* _DIRECTIONS_: Give again, word for word, the lines below that run from the line with "new 2025 Ford" through the line with "2021 Hugh Stretton Oration, Elder Hall". Drop the pictures.

* _MATERIAL SUPPLIED_:

┌──

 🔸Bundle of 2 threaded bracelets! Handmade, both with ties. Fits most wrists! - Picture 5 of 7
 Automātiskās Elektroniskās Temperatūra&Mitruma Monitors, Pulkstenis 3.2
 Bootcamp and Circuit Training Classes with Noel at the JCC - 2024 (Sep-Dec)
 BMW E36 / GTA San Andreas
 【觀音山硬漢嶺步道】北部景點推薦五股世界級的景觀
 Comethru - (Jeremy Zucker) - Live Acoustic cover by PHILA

└──
┌──

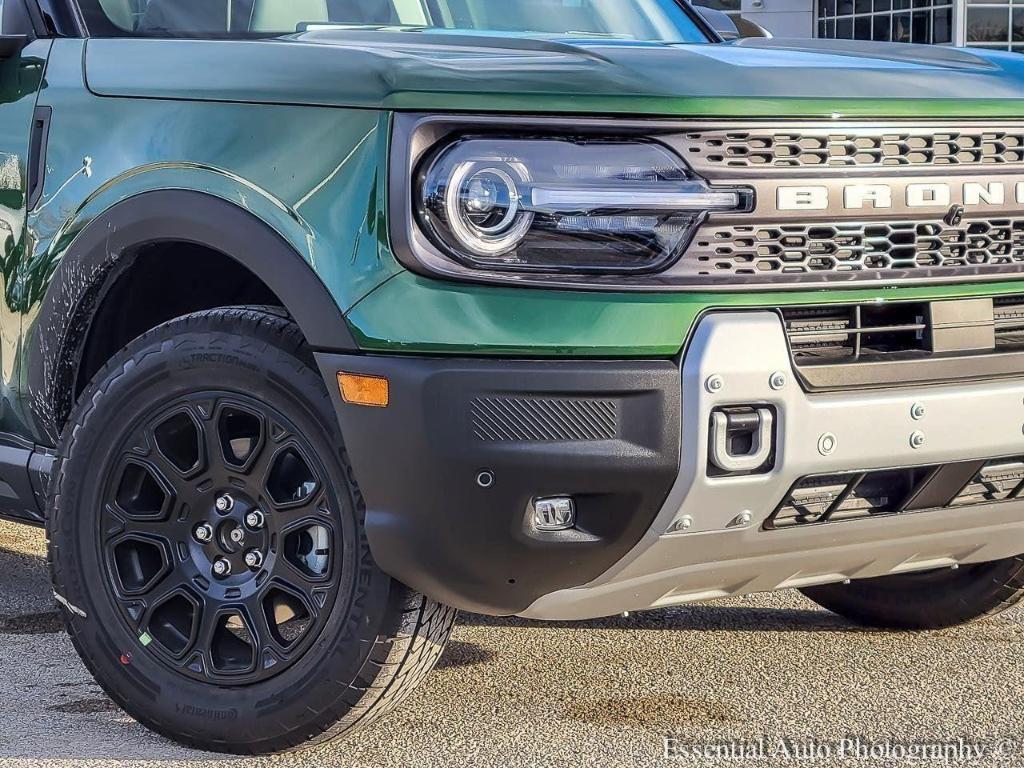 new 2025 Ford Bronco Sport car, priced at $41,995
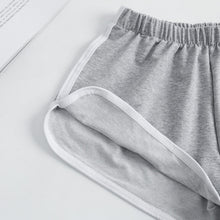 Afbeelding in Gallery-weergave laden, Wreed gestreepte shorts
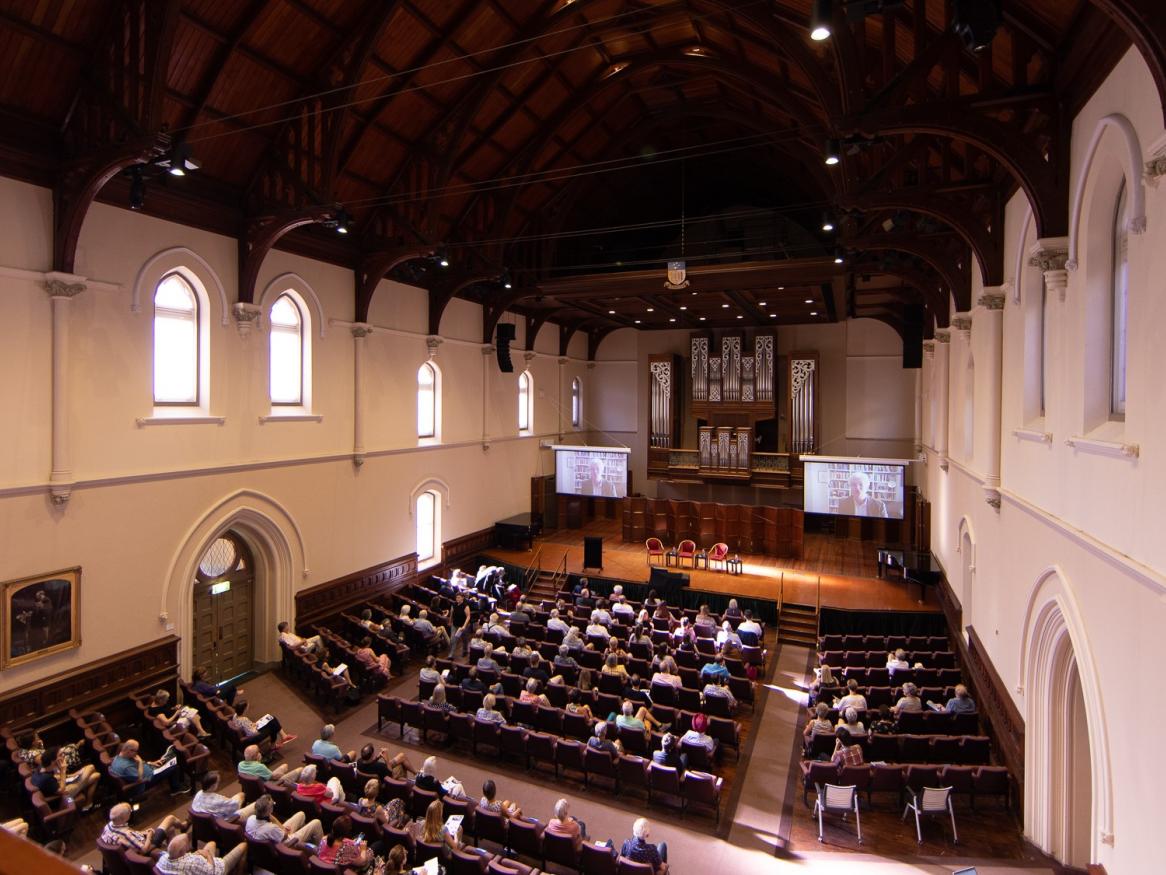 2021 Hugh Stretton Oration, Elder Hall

└──
┌──

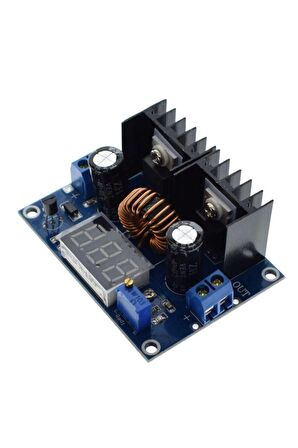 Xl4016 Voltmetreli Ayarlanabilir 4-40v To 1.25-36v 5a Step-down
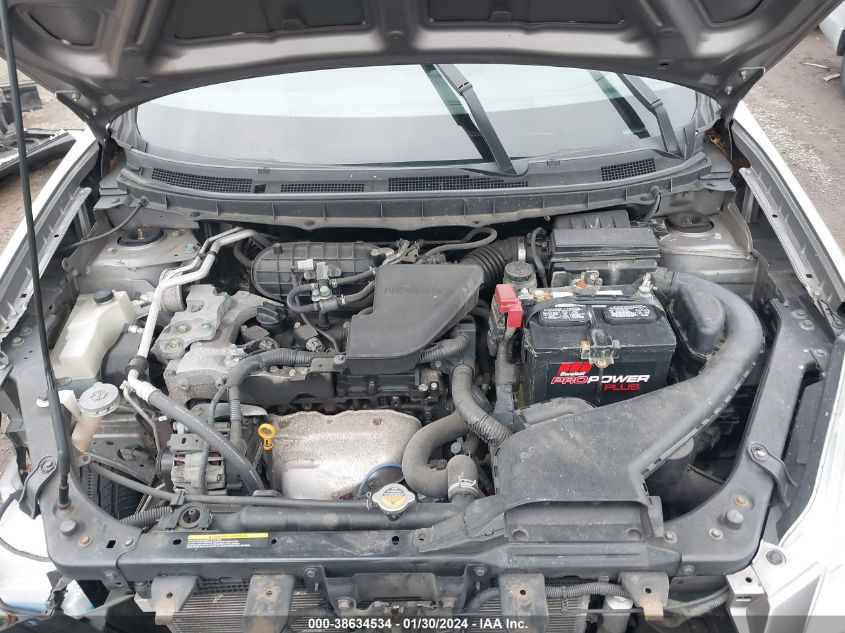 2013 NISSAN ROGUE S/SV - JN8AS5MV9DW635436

└──

* _ANSWER TO THE PROBLEM_:
 new 2025 Ford Bronco Sport car, priced at $41,995
 Afbeelding in Gallery-weergave laden, Wreed gestreepte shorts
 2021 Hugh Stretton Oration, Elder Hall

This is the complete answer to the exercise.